O material de um supermercado da cidade foi apreendido e encaminhado para a Delegacia de Plantão, onde foi registrado um boletim de ocorrência de trabalho infantil. O responsável pela empresa foi ouvido e liberado.

Como funciona a lei?

Dar espaço para novos profissionais e talentos potenciais é uma atitude indispensável nos dias de hoje. Para isso, foram criadas leis e determinações que garantem a inclusão de jovens no mercado de trabalho.

Um dos caminhos para a contratação de um adolescente é através do Jovem Aprendiz que é um projeto federal, instituído pela Lei da Aprendizagem (n° 10.097/00). Esse programa é reconhecido como a primeira oportunidade dos jovens para ingressarem no mercado de trabalho. Por isso, seu objetivo é fazer com que as empresas adotem programas próprios capazes de capacitar jovens aprendizes.

A Lei da Aprendizagem é a determinação legal que trata dos assuntos relativos ao jovem aprendiz. Uma de suas funções é orientar as empresas sobre como contratá-los.

A lei tem por objetivo estimular a inserção dos jovens no mercado de trabalho, reduzindo a dificuldade que eles enfrentam em conquistar o seu primeiro emprego. Além disso, ela também atua na prevenção de quaisquer abusos que possam ser cometidos contra jovens trabalhadores.

Dessa forma, a lei determina que as empresas de médio e grande porte podem ter um número de jovens aprendizes que correspondam de 5% a 15% do seu quadro de funcionários.

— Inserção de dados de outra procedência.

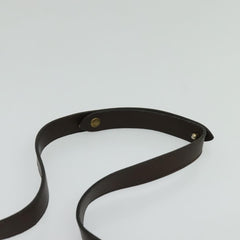 Christian Dior Vintage Trotter Flap Shoulder Bag Canvas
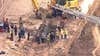 Worker falls into trench at L.D. Bell High School construction site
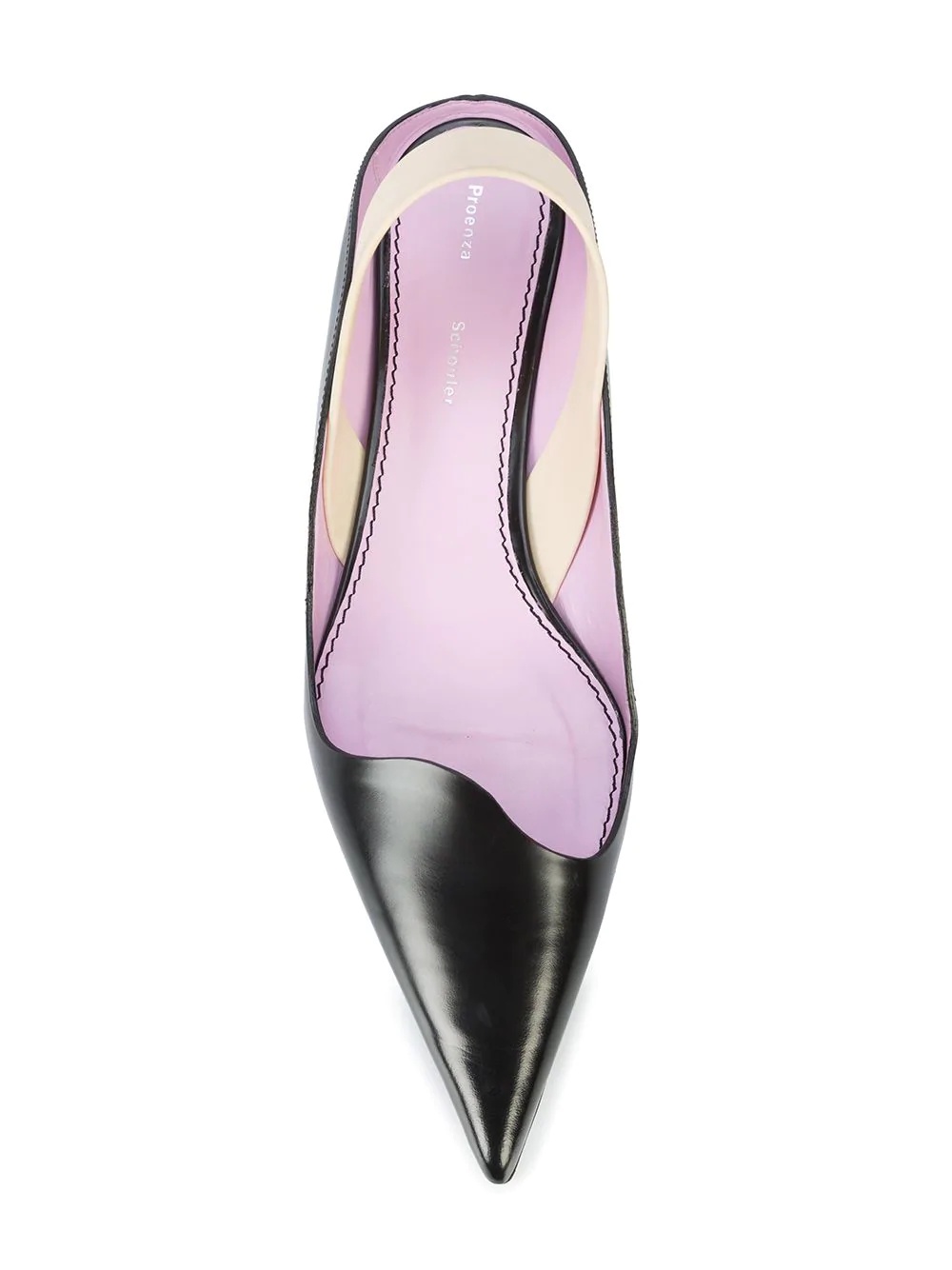 Slingback Wave Pumps - 4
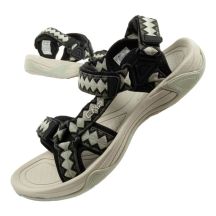 CMP Hamal women's sandals with Velcro fastening and trekking sole, green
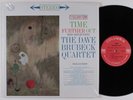 DAVE BRUBECK QUARTET Time Further Out COLUMBIA LP NM SHRINK 2-eye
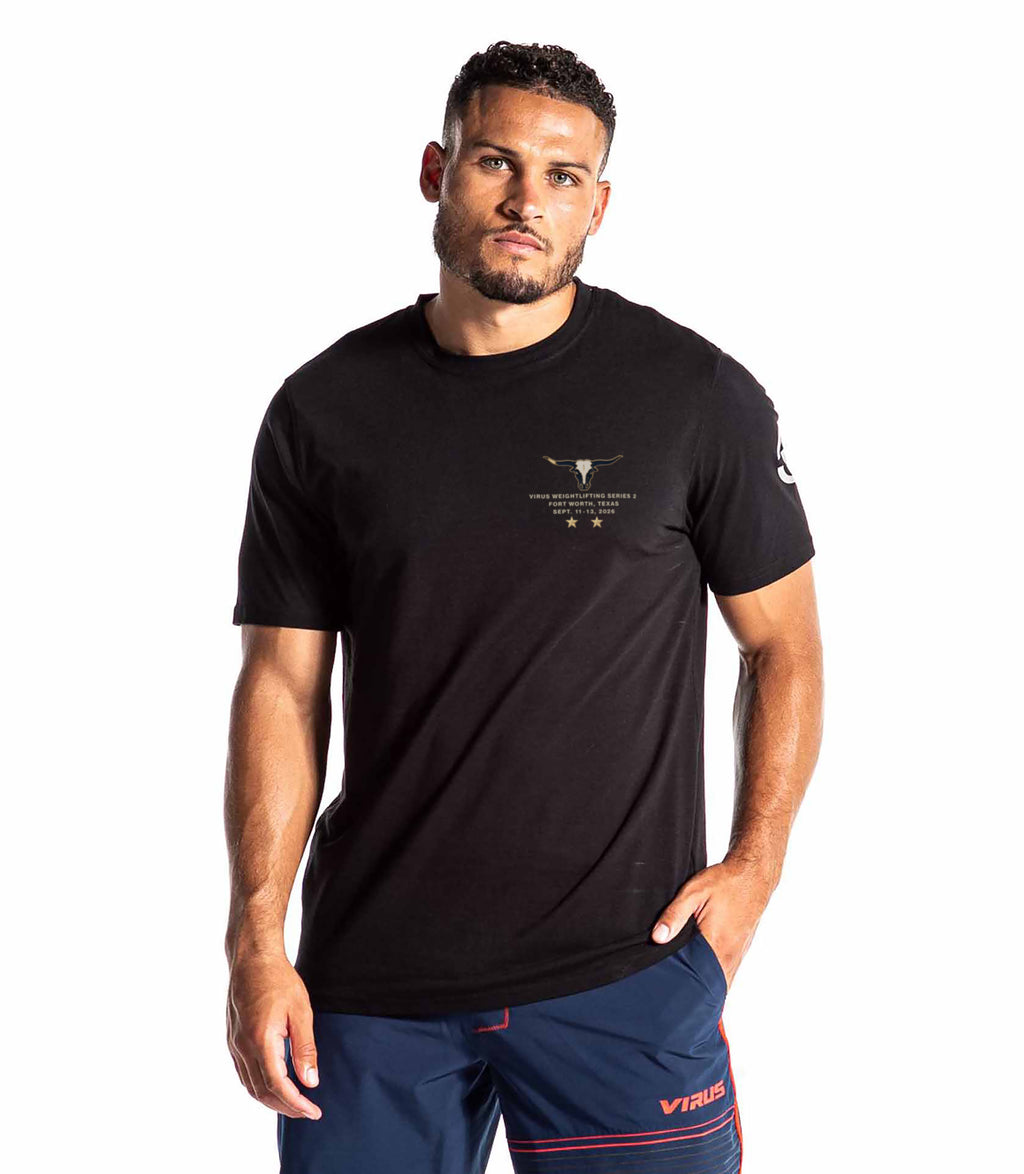 Weightlifting Series II Texas Event Tee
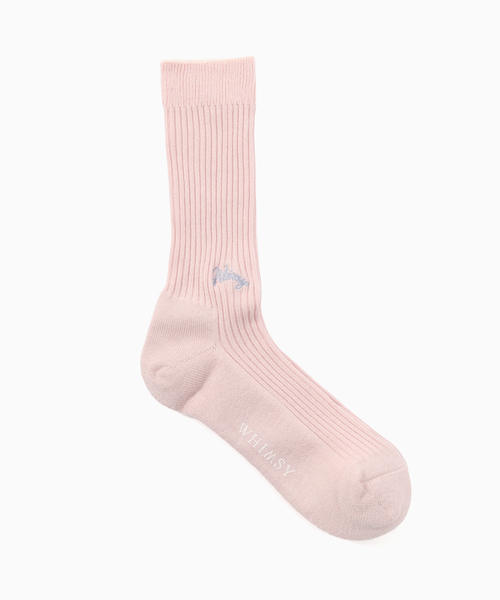 Whimsy(ウィムジー)の「Whimsy / ウィムジー Emjay Socks/Spring(ソックス/靴下・メンズ・グリーン/ホワイト/ピンク/ブラック/ベージュ系その他/パープル系その他・FREE)」の6枚目の写真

Os cargos ocupados por eles devem ainda demandar formação profissional.

No entanto, para participar do programa, ele deve respeitar algumas determinações:

Precisa ter idade entre 14 e 24 anos, cabendo à empresa delimitar a idade mínima e máxima aceitas dentro desse intervalo;

deve estar matriculado na educação básica ou ter concluído o ensino médio;

é preferível que tenha uma boa frequência e desempenho escolar.

A remuneração é calculada a partir de regras especiais, que partem do total de horas trabalhadas por mês (incluindo aulas, repouso remunerado e feriados). Para isso, deve ser utilizado o valor mínimo do salário por hora e o número de horas trabalhadas diariamente (no máximo, 8 horas).

Outra determinação da Lei da Aprendizagem é que o empregador conceda 13º salário ao jovem aprendiz, assim como férias coincidentes com as do período escolar. Em contrapartida, a empresa conta com benefícios fiscais e tributários que incluem:

pagamento de apenas 2% do FGTS;

isenção de multa de rescisão;

dispensa de aviso prévio remunerado;

isenção de acréscimo na contribuição previdenciária (para empresas enquadradas no Simples).